It is not easy to introduce feminism in a patriarchal family. It is shut out as an unrealistic theory that has no practical implication. But some women make it a point to not only change their lives through feminism but of their families too. I did the same. I introduced feminism to my family by making my choices its manifestation.
I grew up amidst patriarchal oppressions. I was sexually harassed by multiple men. I witnessed domestic violence between my parents and the adultery of my father. Feminism was an alien concept to me until I started my graduation. The fusion of literature by women and feminist theories by philosophers built the base of feminism in my life. The stories of women’s oppression that I read made me see the injustice that I and the women in my family faced. I began realising that the “unusual” experiences of my life were the consequence of patriarchal control in my life. And the tales of women’s assertion of their rights and opinions then gave me hope to shatter the patriarchal control in life.
How I Changed
Once I became a feminist, my choices and opinions automatically underwent a drastic change. I was not ready to accept injustice and enforcement just because I was a woman. I began to question every instance where women’s agency was thwarted and male ego reigned. I questioned everyone- my parents, the most respected elders and the most loved younger ones.
As a consequence, a divide was created between me and my parents. My parents valued their reputation in a patriarchal society which was being threatened by my tendency to question. They wanted me to conform to the patriarchal expectations and give up my “unrealistic” perceptions of life. “Step in the real world. Get over your imaginations and theories”, is what my father said each time I talked about feminism.

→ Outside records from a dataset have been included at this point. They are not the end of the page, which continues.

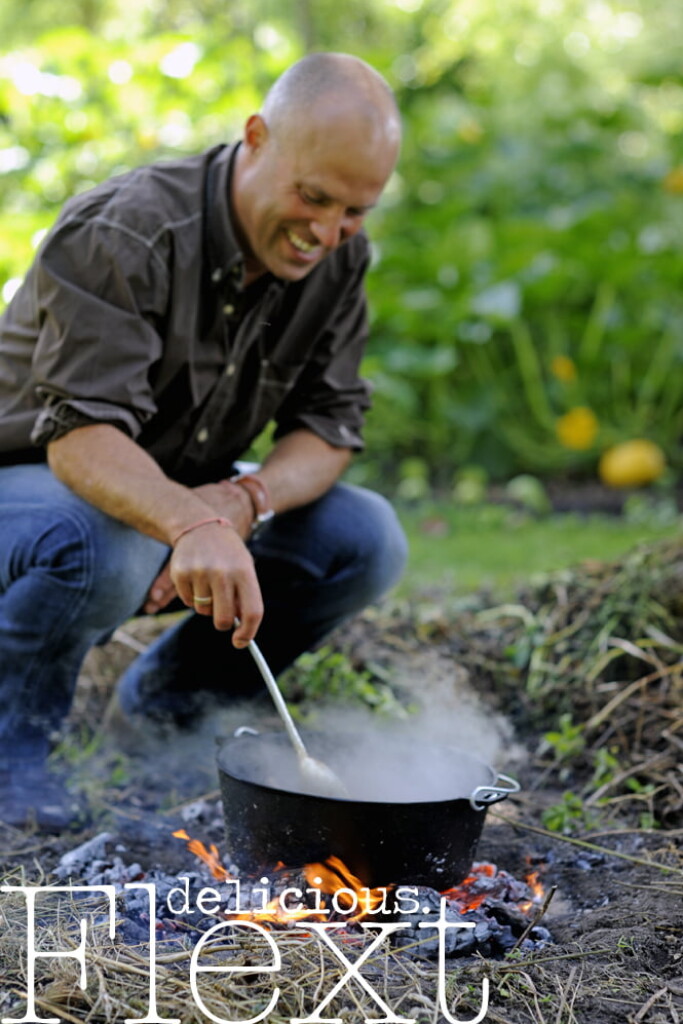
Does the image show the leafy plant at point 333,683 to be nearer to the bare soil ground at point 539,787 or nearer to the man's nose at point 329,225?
the bare soil ground at point 539,787

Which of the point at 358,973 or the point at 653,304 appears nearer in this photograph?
the point at 358,973

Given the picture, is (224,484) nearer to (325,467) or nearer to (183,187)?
(325,467)

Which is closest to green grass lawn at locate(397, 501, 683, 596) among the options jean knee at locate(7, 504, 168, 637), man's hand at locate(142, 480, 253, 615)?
man's hand at locate(142, 480, 253, 615)

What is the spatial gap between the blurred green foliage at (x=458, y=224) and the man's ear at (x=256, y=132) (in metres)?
1.72

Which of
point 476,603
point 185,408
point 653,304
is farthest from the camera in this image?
point 653,304

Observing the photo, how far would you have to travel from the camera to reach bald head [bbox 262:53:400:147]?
2292 millimetres

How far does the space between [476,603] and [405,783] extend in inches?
54.0

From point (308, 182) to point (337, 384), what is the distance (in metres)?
0.70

It’s the colour of my money
But after building a strong feminist base in life, I was not ready to budge. Soon my career transformed and I became a part of a feminist organisation. Now feminism was not only the colour of my lifestyle but my money too. I became an embodiment of feminism in my family. It was this stronghold of feminist ideals that promised to change my family’s thought process. It introduced the idea of gender equality as a need of the hour.

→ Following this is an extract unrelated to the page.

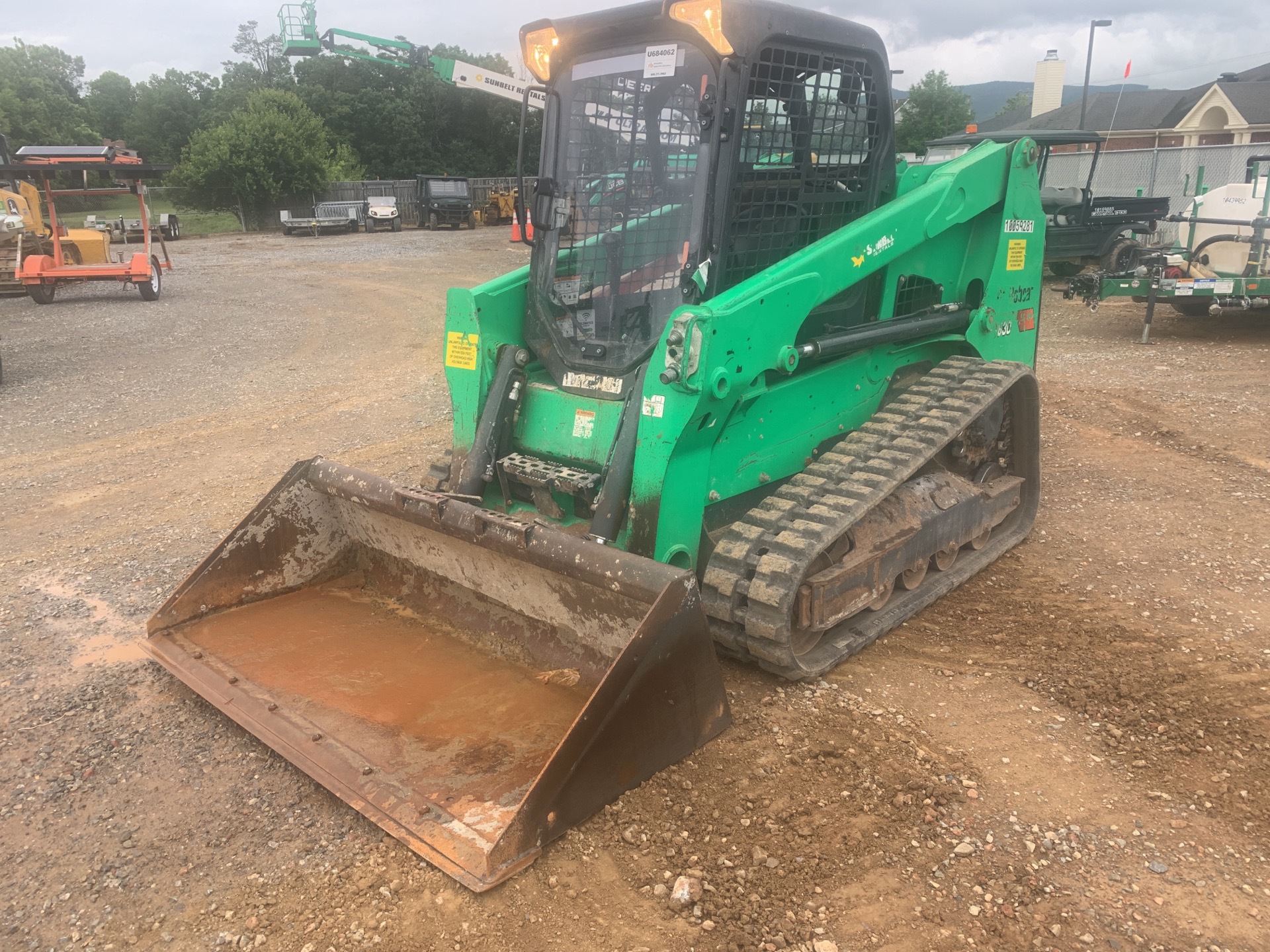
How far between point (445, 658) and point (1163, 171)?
18394 mm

Today, my beliefs encourage my siblings, both male and female, to own their choices in life. My mother has begun to question the injustice that she accepted as the norm. My father expressed his opposition to patriarchal society and favoured gender equality.

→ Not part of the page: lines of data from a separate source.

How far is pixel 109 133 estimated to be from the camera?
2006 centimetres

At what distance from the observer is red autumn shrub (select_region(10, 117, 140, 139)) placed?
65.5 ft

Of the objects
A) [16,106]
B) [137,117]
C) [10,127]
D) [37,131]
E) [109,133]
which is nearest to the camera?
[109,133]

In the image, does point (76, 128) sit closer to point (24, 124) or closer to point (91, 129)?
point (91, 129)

I won’t say that my family is completely free of patriarchal control. My father still scolds my mother and invalidates her opinions and concerns. My mother still imposes patriarchal restrictions on her daughters. It is a long process and will take much time to change. But feminism is slowly building its ground in my house. And I hope my firm resistance to give up my feminism will strengthen the feminist base of my family. Because amidst the patriarchal cacophony, a single loud feminist voice is often enough to turn the tables.
Views expressed are the author’s own.